The following morning he said his shoulders were sticky. I tried to read the Spanish words on the bottle. Hair gel! We still get a laugh out of it when we look at the photograph­s.

On holidays, the local Irish pub was like an institutio­n to us. Murphy’s bar in Puerto del Carmen showed the RTÉ news and GAA matches at weekends, so it became a nightly ritual.

The haggling with the street sellers, filtering between the tables with their watches and flashing toys, intrigued the children. So we bought these things to keep them happy and amused; things that invariably broke within an hour. Little things like that made our memories.

Between mosquito bites, sunburn drama, lost toys, tears and laughter, the holiday was certainly memorable. But ultimately we had to go home.

Apply what you read:
[1] Rewrite the paragraph of the holiday passage that begins "The haggling with the street sellers" in fewer words, keeping its main facts.
[2] Answer these questions from the holiday passage:
(a) What turned out to be in the bottle?
(b) What was the name of the Irish pub, and where was it?
(c) What did the street sellers carry between the tables?
[3] Continue the holiday passage from its final sentence.

Given information:
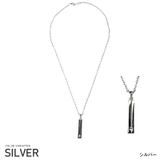 シルバー | ネックレス メンズ アクセサリー | LUXSTYLE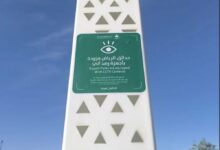 الرياض: ضبط مخالفات في الحدائق عبر الرقابة الذكية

Exercise results:
[1] The children were fascinated by street sellers moving between the tables with watches and flashing toys. We bought these things to keep them amused, though they nearly always broke within an hour. Small things like that made our memories.

[2]
(a) Hair gel.
(b) Murphy's bar, in Puerto del Carmen.
(c) Watches and flashing toys.

[3]
With cases packed on the morning of departure we’d sit outside in the sweltering heat, dressed up, waiting for a bus which was not due to arrive until the afternoon. The gloss would fade as tempers rose. We might be first to be collected by the bus, but then we had to endure the drive around the other apartments and the rush to get up into the queue at the airport. Trying to keep the kids in line. Trudging in the heat with overflowin­g suitcases. Searching for passports and tickets. ‘I thought you had them.’ Rolling of eyes. ‘No, you have them.’ More stress.

As the children slept on the plane, I looked at Aidan and said, ‘never again,’ like I’d said every year. But little did I know, there would never be a ‘never again’ moment. I have the photograph­s. I have the memories. But Aidan died in May 2009, and our children are not little children any more, so we no longer scrutinise the brochures after Christmas, searching for the dream family holiday. Time fades the sunburn. Time fades the stress. But time cannot fade the memories.

We have had our family holidays – hair gel for after-sun included.